Like any new mother—especially, like any new
older
mother—Ruth worried about her baby. She’d been unprepared for how much she was going to love him. But Graham was a healthy child. Ruth’s anxieties about him were entirely the product of her imagination.

At night, for example, when she thought that Graham’s breathing was strange or different—or worse, when she couldn’t hear him breathing—she would rush from the master bedroom to the nursery, which had been her own bedroom as a child. There, Ruth would often curl up on the rug beside the crib. She kept a pillow and a quilt in Graham’s closet for such occasions. Allan would often find her on the floor of the nursery in the mornings—sound asleep beside her sleeping child.

And when Graham was no longer sleeping in a crib, and he was old enough to climb in and out of his bed by himself, Ruth would lie in the master bedroom, hearing her child’s feet padding across the floor of the master bathroom on his way to her.
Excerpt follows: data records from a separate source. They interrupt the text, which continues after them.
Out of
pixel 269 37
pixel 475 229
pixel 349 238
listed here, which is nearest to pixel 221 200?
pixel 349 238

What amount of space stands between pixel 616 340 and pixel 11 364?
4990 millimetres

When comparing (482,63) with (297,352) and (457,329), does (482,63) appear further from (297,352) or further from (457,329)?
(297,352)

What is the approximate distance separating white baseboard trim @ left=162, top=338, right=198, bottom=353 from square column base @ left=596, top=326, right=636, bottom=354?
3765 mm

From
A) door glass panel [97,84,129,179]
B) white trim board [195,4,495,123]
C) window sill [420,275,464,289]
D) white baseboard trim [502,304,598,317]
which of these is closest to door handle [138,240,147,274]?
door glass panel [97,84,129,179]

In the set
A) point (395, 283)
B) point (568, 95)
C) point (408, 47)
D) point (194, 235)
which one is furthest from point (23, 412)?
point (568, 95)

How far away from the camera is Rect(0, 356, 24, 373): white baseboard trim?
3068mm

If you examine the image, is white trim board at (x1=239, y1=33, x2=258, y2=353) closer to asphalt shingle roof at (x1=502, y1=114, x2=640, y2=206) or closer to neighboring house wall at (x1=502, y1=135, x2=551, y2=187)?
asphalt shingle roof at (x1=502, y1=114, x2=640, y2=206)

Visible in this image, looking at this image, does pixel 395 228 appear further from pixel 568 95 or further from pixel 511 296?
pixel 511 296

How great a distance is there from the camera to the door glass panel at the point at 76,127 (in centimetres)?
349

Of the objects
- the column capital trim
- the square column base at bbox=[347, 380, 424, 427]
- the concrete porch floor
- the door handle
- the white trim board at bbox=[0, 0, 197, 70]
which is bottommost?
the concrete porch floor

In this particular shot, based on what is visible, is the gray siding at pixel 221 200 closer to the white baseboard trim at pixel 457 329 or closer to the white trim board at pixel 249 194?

It was exactly how Ruth had crossed that bathroom floor as a child, padding on her way to her mother’s bed . . . no, to her
father’s
bed, more often, except for that memorable night when she’d surprised her mother with Eddie.

This
is closure, if there ever is closure, the novelist thought to herself. Something had come full circle. Here was an ending
and
a beginning. (Eddie O’Hare was Graham’s godfather. Hannah Grant was the boy’s godmother—a more responsible and reliable godmother than one might have thought.)